WORK REQUIRED
Below are records; transcribe only the line with "In the captured" and those after it, through the last line, without any change.

--- TASK INPUTS ---

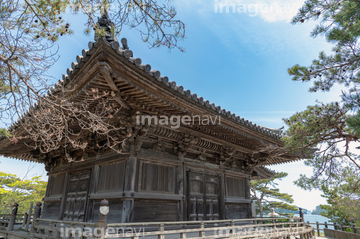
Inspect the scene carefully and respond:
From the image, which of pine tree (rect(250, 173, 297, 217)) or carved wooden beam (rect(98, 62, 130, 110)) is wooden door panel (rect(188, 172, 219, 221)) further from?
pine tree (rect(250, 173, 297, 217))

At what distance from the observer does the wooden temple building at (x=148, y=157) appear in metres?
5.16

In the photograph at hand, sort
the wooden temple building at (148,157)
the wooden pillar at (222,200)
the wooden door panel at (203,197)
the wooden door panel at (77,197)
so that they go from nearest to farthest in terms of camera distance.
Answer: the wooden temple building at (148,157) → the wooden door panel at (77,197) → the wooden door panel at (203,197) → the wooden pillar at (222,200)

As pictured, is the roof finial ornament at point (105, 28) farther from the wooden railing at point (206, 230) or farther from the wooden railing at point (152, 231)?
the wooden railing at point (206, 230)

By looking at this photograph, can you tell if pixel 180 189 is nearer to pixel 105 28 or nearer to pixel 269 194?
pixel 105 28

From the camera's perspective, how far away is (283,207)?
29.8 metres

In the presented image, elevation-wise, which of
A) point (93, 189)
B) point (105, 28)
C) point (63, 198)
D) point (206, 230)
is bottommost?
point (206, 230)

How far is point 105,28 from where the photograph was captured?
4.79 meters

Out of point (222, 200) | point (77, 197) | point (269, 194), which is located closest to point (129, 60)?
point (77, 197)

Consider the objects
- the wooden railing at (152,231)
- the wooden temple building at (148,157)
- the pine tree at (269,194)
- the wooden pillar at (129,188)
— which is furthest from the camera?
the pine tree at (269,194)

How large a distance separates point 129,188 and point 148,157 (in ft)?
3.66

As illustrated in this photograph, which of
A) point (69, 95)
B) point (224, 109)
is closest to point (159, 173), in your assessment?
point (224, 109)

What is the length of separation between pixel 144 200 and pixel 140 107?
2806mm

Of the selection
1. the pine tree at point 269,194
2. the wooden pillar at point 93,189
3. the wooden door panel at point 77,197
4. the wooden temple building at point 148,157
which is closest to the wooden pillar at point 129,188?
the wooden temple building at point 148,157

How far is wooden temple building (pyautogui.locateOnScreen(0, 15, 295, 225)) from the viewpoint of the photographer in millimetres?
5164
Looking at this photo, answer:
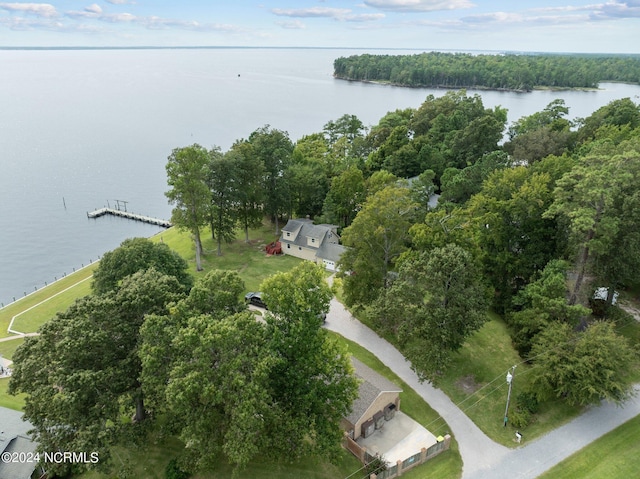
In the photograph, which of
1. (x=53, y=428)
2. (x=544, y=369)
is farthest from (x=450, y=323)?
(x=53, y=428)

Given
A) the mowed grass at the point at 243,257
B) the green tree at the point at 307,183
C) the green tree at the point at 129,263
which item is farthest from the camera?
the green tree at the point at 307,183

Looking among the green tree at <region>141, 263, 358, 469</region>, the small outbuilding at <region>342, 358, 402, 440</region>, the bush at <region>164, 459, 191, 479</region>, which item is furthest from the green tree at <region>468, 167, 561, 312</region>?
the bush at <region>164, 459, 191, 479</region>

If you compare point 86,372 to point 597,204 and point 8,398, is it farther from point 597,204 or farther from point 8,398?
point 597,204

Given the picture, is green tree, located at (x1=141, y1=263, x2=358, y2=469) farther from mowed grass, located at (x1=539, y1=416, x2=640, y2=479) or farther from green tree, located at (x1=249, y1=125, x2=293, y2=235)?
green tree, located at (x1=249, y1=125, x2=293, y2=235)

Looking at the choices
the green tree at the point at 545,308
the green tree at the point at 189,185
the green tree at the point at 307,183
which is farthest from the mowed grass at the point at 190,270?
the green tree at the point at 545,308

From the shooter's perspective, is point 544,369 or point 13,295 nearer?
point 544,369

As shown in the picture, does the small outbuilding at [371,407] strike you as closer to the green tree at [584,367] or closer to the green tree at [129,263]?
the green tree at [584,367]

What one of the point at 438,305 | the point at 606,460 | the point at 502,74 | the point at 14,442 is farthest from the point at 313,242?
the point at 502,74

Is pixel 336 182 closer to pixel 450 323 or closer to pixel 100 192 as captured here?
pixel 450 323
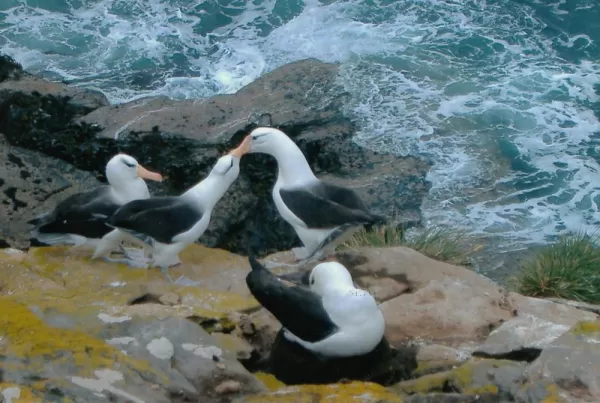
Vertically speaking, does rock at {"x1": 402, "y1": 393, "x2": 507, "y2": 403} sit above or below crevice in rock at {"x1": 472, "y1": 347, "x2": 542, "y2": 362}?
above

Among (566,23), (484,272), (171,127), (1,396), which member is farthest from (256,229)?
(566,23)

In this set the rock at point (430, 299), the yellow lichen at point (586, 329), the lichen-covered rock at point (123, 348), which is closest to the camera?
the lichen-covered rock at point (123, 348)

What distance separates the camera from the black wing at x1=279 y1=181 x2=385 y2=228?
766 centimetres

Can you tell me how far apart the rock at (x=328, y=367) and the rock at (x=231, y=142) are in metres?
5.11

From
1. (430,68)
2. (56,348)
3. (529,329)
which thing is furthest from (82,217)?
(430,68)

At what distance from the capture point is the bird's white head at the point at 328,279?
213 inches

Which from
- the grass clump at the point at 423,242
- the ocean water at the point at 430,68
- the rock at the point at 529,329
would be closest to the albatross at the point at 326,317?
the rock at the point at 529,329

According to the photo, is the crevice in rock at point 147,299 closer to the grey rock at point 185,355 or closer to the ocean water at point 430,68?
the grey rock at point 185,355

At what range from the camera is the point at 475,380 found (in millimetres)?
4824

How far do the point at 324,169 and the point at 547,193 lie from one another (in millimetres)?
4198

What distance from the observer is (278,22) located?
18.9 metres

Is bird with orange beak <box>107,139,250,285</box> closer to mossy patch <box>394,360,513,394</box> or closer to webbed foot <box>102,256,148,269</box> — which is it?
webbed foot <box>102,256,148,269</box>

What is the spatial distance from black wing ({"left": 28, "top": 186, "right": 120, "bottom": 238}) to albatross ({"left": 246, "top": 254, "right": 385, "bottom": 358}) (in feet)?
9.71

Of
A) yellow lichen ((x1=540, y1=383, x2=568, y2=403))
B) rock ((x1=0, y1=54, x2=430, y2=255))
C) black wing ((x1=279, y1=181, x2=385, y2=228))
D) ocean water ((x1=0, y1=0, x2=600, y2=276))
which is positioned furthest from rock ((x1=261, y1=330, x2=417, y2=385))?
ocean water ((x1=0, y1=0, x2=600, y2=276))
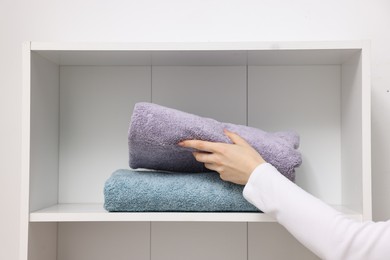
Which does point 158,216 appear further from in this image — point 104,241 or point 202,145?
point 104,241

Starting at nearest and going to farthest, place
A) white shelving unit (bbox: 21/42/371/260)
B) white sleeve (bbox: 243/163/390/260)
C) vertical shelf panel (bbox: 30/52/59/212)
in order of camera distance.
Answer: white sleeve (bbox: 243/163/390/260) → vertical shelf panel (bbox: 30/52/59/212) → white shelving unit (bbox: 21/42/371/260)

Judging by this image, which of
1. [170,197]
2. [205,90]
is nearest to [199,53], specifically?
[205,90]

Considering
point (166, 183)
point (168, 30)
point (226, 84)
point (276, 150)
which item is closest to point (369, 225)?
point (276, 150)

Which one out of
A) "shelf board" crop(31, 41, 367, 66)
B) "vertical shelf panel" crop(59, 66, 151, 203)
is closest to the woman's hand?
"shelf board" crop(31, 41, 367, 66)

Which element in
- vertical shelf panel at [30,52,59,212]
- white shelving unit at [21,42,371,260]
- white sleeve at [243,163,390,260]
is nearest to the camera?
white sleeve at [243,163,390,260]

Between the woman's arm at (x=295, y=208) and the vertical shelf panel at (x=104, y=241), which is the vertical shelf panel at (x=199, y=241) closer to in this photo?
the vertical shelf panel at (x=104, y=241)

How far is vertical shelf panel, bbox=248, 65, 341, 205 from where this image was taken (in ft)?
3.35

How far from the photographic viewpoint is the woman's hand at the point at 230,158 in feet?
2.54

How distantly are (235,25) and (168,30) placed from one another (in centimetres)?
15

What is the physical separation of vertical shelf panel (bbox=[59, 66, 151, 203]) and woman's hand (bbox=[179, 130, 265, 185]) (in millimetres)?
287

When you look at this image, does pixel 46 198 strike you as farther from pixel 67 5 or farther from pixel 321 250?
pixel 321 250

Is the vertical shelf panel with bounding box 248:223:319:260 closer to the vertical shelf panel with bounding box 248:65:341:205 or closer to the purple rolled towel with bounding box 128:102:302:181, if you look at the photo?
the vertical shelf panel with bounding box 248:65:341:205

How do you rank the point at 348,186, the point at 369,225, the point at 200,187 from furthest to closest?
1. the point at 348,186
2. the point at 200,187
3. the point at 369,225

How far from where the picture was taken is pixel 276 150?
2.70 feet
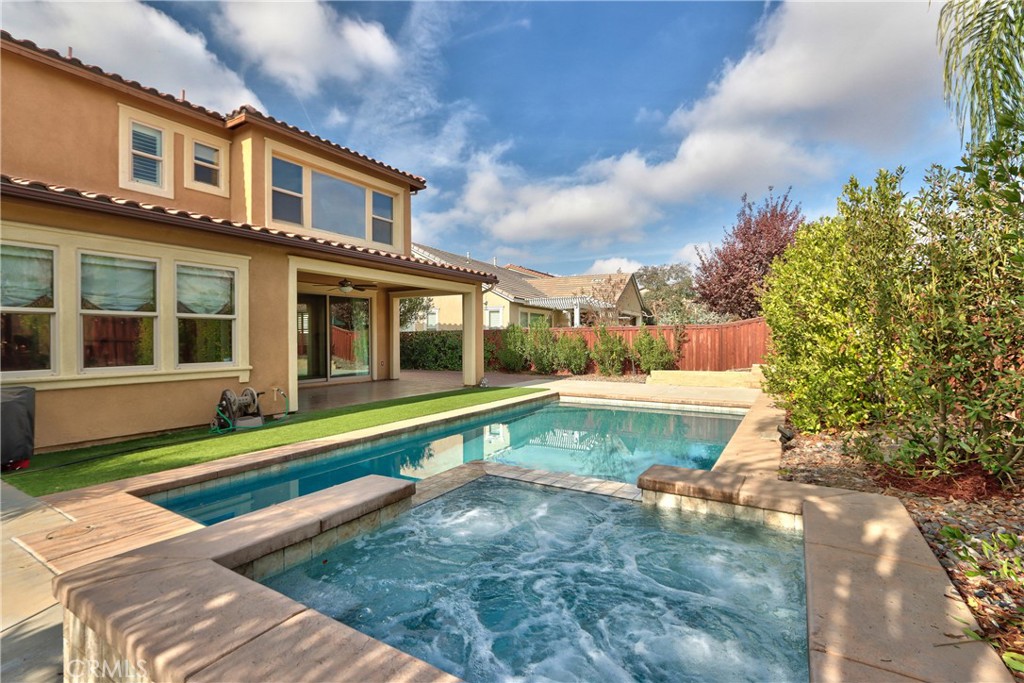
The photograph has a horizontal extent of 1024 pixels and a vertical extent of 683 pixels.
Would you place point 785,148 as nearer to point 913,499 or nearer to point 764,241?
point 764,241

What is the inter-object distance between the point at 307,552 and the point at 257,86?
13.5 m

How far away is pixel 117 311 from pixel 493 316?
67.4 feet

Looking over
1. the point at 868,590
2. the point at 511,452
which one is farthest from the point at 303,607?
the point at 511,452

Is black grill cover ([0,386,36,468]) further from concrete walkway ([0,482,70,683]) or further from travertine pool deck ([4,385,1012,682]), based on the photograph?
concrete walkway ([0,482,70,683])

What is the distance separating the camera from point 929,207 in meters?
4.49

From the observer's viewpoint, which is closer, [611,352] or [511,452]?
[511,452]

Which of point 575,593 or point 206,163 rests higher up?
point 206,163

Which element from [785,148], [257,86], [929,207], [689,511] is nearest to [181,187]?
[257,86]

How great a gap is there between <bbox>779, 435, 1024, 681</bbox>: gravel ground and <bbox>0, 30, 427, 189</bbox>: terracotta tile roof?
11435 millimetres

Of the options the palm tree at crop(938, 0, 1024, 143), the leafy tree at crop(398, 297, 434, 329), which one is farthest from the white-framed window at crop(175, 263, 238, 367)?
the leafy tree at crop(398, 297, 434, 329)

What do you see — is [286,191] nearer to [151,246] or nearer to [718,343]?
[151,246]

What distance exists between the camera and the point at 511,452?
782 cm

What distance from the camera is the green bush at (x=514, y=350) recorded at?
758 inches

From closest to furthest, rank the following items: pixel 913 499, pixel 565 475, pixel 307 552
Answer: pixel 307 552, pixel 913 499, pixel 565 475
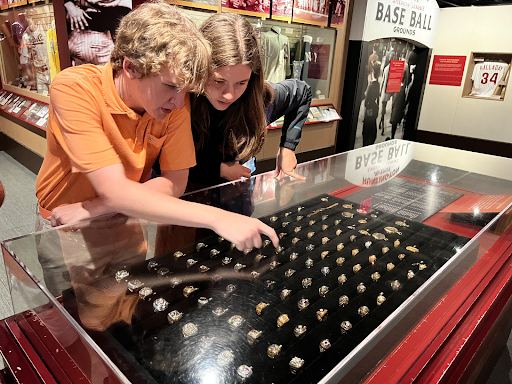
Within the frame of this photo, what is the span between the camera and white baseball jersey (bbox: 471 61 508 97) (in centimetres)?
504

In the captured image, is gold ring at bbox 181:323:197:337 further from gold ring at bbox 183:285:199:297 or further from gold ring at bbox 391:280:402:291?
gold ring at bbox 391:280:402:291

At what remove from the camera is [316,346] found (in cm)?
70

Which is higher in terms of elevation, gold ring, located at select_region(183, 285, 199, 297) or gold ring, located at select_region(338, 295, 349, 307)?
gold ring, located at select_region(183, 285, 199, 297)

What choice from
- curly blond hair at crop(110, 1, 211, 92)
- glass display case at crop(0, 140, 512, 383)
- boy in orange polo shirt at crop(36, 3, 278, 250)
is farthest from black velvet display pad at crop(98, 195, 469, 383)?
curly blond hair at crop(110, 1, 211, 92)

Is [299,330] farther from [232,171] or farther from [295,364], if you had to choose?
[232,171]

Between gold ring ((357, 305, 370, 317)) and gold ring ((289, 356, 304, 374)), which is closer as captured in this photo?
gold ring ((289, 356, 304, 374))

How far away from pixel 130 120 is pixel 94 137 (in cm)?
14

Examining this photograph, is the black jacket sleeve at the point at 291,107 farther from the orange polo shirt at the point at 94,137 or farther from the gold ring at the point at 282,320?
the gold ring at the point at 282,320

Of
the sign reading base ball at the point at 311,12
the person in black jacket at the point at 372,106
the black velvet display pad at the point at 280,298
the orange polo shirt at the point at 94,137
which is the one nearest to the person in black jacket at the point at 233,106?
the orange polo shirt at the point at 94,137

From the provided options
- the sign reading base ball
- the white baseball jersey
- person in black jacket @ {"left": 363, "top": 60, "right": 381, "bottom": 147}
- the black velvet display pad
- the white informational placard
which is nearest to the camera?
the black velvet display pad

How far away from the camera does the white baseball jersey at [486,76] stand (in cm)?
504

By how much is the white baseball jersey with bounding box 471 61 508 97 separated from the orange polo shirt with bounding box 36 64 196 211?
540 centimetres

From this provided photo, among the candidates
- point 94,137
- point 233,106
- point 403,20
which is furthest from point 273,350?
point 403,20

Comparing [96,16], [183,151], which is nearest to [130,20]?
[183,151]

---

CORRECT RESPONSE
In the captured image, is gold ring at bbox 181:323:197:337 further from gold ring at bbox 183:285:199:297 or further from gold ring at bbox 391:280:402:291?
gold ring at bbox 391:280:402:291

At what remove from the camera is [316,346] found (in cm)?
70

Which is higher in terms of elevation, gold ring, located at select_region(183, 285, 199, 297) or gold ring, located at select_region(338, 295, 349, 307)?
gold ring, located at select_region(183, 285, 199, 297)

What choice from
- curly blond hair at crop(110, 1, 211, 92)
- glass display case at crop(0, 140, 512, 383)
- boy in orange polo shirt at crop(36, 3, 278, 250)
is farthest from black velvet display pad at crop(98, 195, 469, 383)?
curly blond hair at crop(110, 1, 211, 92)

Is [299,330] farther from [232,171] or farther from [295,364], if you had to choose?
[232,171]

Between gold ring ((357, 305, 370, 317)) and gold ring ((289, 356, 304, 374)), which is closer as captured in this photo?
gold ring ((289, 356, 304, 374))

How far away from pixel 130 120 is pixel 94 137 (in cm)?
14

Examining this photograph, is the black jacket sleeve at the point at 291,107 farther from the orange polo shirt at the point at 94,137 or farther from the gold ring at the point at 282,320?
the gold ring at the point at 282,320

Of
the sign reading base ball at the point at 311,12
the person in black jacket at the point at 372,106
the black velvet display pad at the point at 280,298
the orange polo shirt at the point at 94,137
which is the one nearest to the person in black jacket at the point at 233,106?
the orange polo shirt at the point at 94,137

From the provided options
- the sign reading base ball
- the white baseball jersey
- person in black jacket @ {"left": 363, "top": 60, "right": 381, "bottom": 147}
- the black velvet display pad
- the white informational placard
which is nearest to the camera?
the black velvet display pad

How far away from the camera does the white baseball jersey at [486,76] stand (in cm)?
504

By how much is the white baseball jersey with bounding box 471 61 508 97 separated from the orange polo shirt with bounding box 36 64 196 211?
540 centimetres

From this provided photo, among the candidates
- point 94,137
- point 233,106
- point 403,20
which is furthest from point 273,350?
point 403,20

Comparing [96,16], [183,151], which is nearest to [130,20]?
[183,151]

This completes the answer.